Melvins play a very interesting equation here, I think.  They've made a legacy of doing, essentially, metallic music with nods to heavier classic rock and parallel nods to dronier noise, and have had a (primarily) indie audience gather 'round for them and all of their influencees, like KARP/ Big Business, *cough* Nirvana (at least before the mainstream radio part), The F***ing Champs, Last Of The Juanitas, etc.  Sure, Buzzo can deliver a menacing growl and howl here and there, but they didn't start out the way they became, and they never were serious about any of the accompanying imagery or other elements of what, say, makes a Mayhem fan become a Mayhem fan.  Then again, Melvins are rarely a serious band, period, by their own admittance.

Let's not forget that -- at one time -- metal, hardcore, and punk were a lofty three-way marriage, especially in the early to mid 80s.  Many indie kids who go back to either metal, hardcore, or punk somehow come back liking the other.

But what I think attracts some of the "indie" audience to certain metal bands and not others is basically the complement of what draws, say, Cradle Of Filth fans to certain bands and not others.  If the metal band is either a) not into that whole "cheezy dark imagery", b) are into the whole "cheezy dark imagery because it's funny", or c) are into the whole gambit but are legitimized and praised by bands of the "a" and/or "b" category, then that will get the indie thumbs up.
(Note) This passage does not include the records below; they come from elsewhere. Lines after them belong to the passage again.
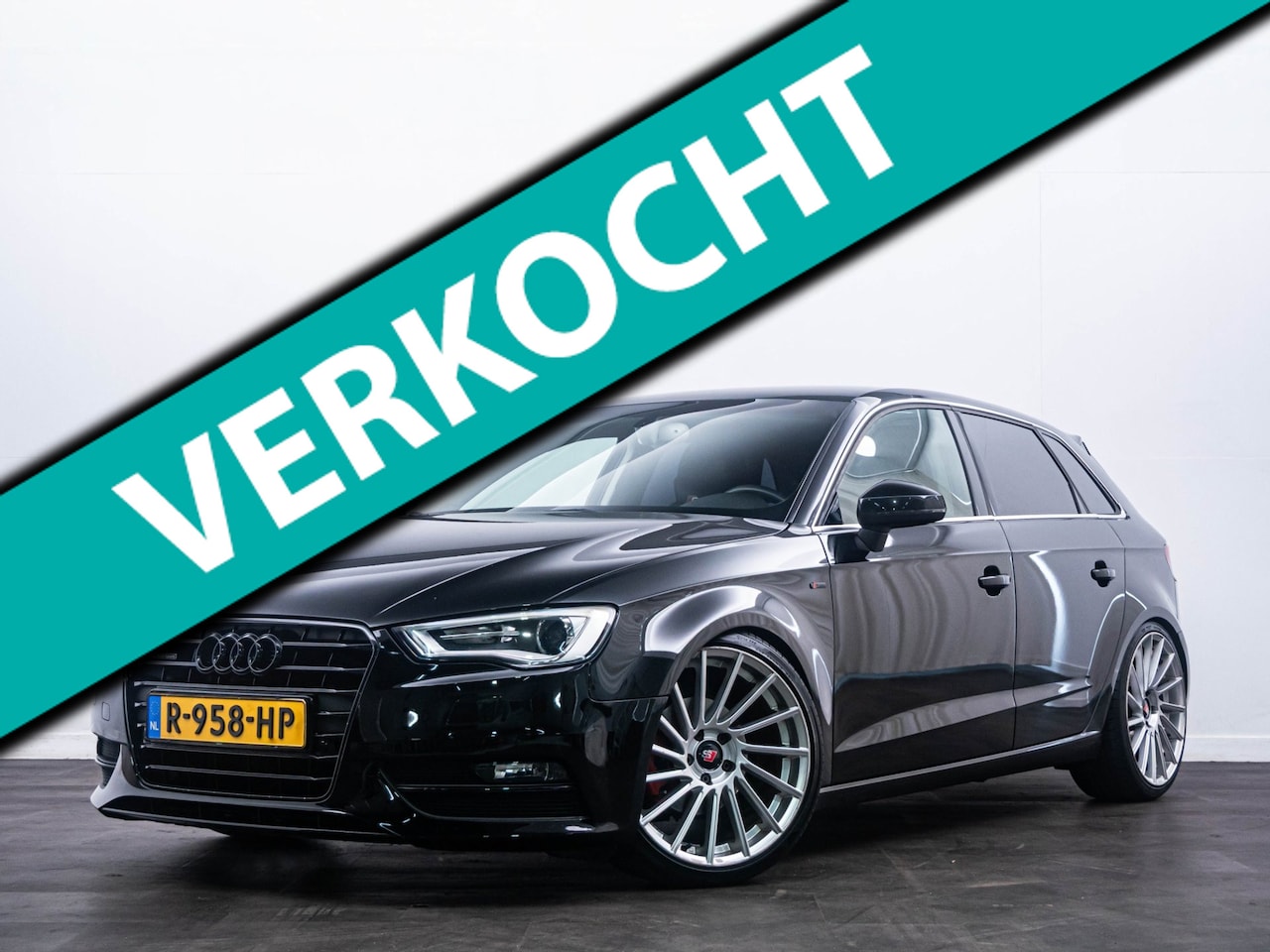 Audi A3 Sportback - 1.4 TFSI Attraction Pro Line Plus 1.4 TFSI Attraction Pro Line plus S-Tronic - AutoWereld.nl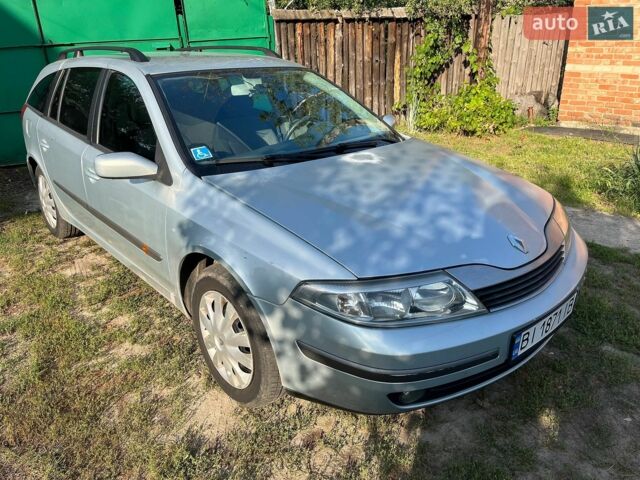Сірий Рено Лагуна, об'ємом двигуна 1.9 л та пробігом 372 тис. км за 3750 $, фото 1 на Automoto.ua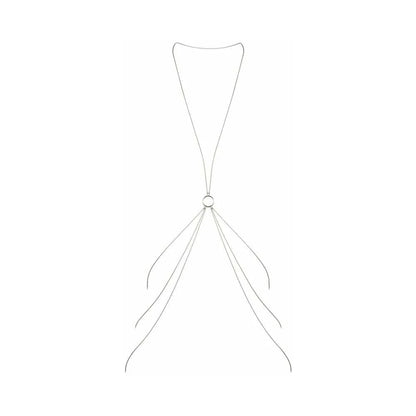 Bijoux Indiscrets Magnifique 8 Body Chain Silver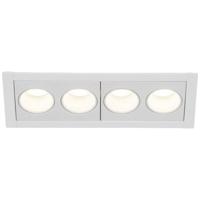 SLV 1005409 MILANDOS 4 LED-inbouwlamp LED vast ingebouwd Wit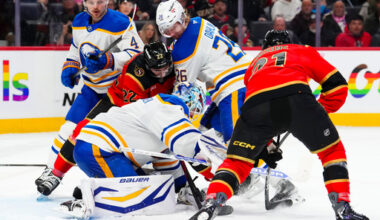 Senators delay the Sabres' bid to clinch drought-breaking playoff spot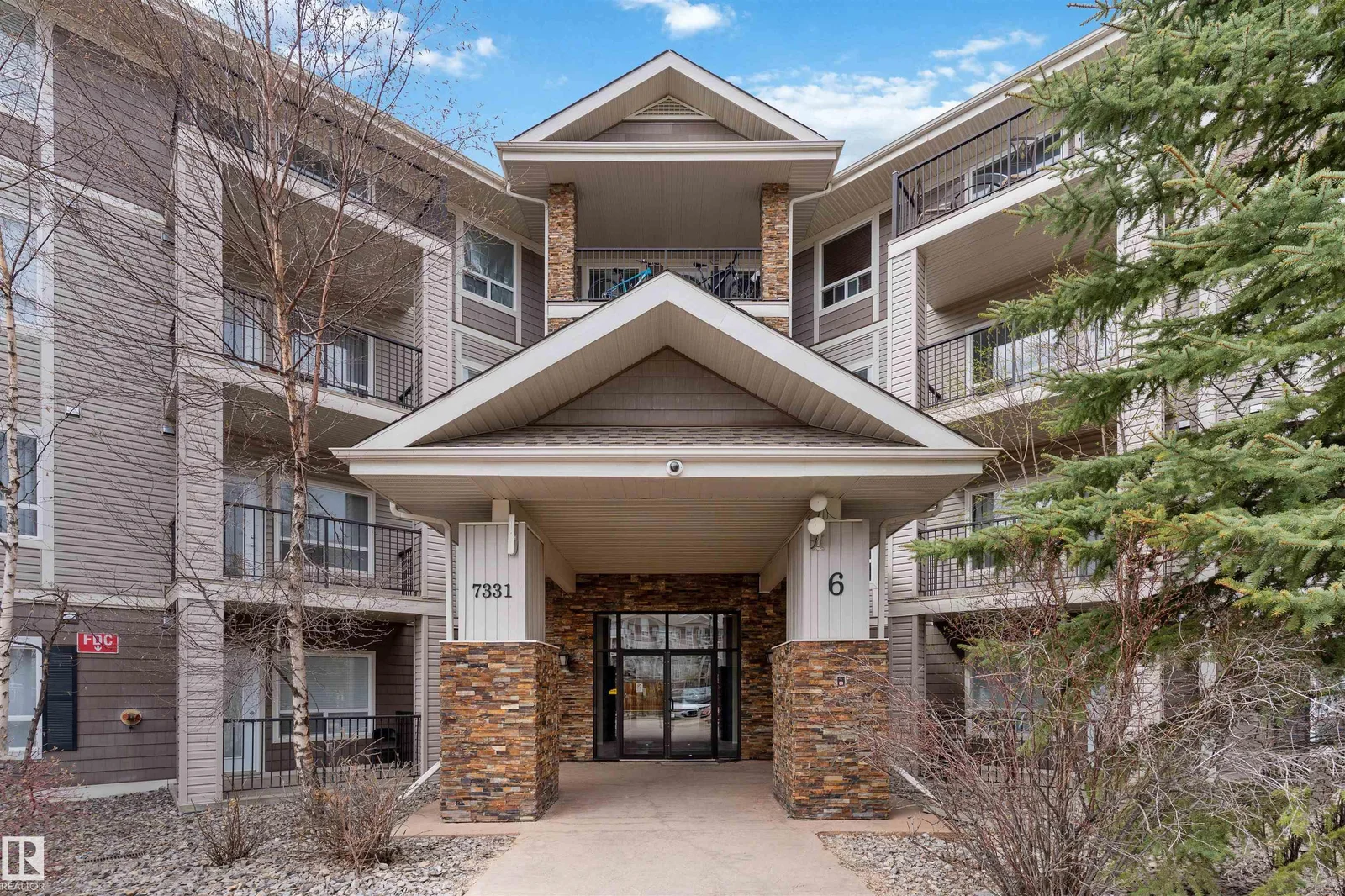#6105 7331 South Terwilleger NW NW, Edmonton - 1 bedroom Apartment for sale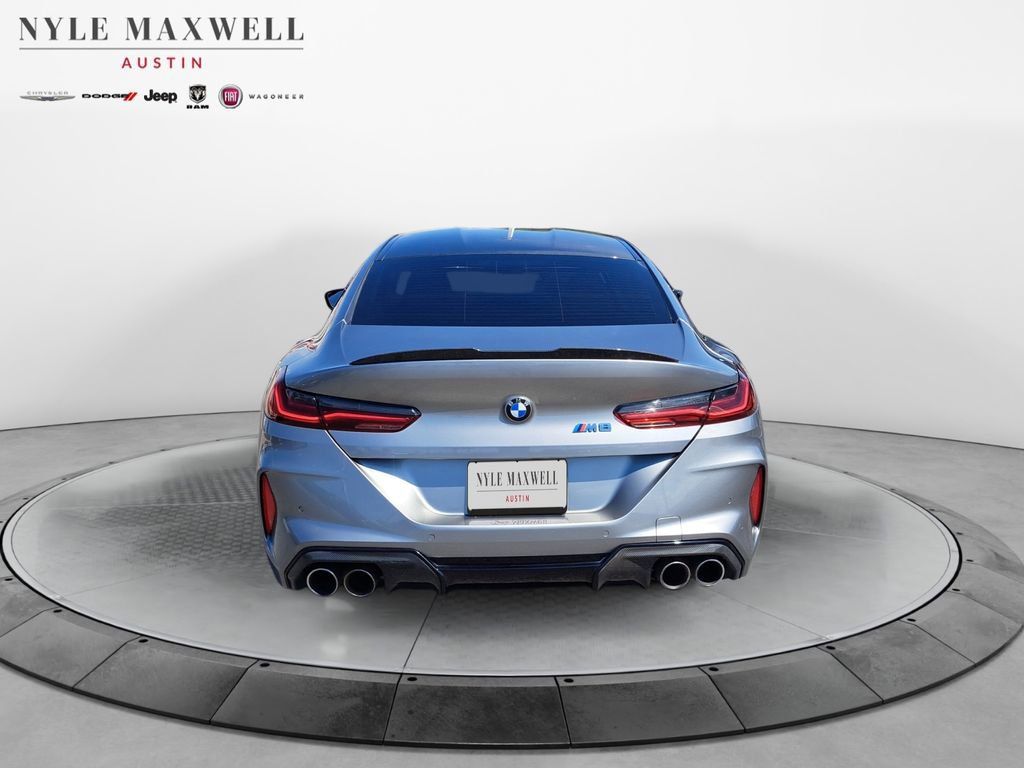 Used 2020 BMW M8 Gran Coupe xDrive w/ M Carbon Exterior Package image 13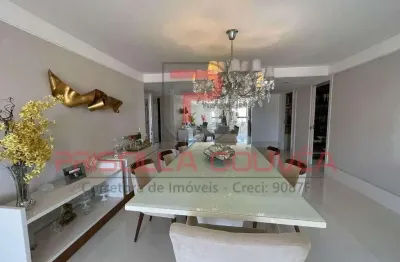 Apartamento com 4 suítes + dce no miramar - joão pessoa, pb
Truely though, I think the only accurate answer to this question is: there isn't one thing that can explain one metal band being championed by the indie audience and not another.  It's all down to chaos and entropy, really.  I give college radio/hipsters a bit more credit these days than to enjoy metal purely for ironic reasons.. (well, at least most.), so we're just seeing another version of "why is THIS band popular but a lot more than THAT one?" in another forum... except instead of Interpol or The Arcade Fire, we're talking metal here, and the dynamics/genre crossing are slightly different, but the word of mouth aspect is exactly the same.

(Off the record, I do have Leviathon, and I'm still getting into it.. but not completely won over here.  I'm still enjoying the Sleepytime Gorilla Museum album of this year, which I found more immediate and more satisfying off the first few listens, though that's not really "metal" per se.  That's me!  Indie Guy!)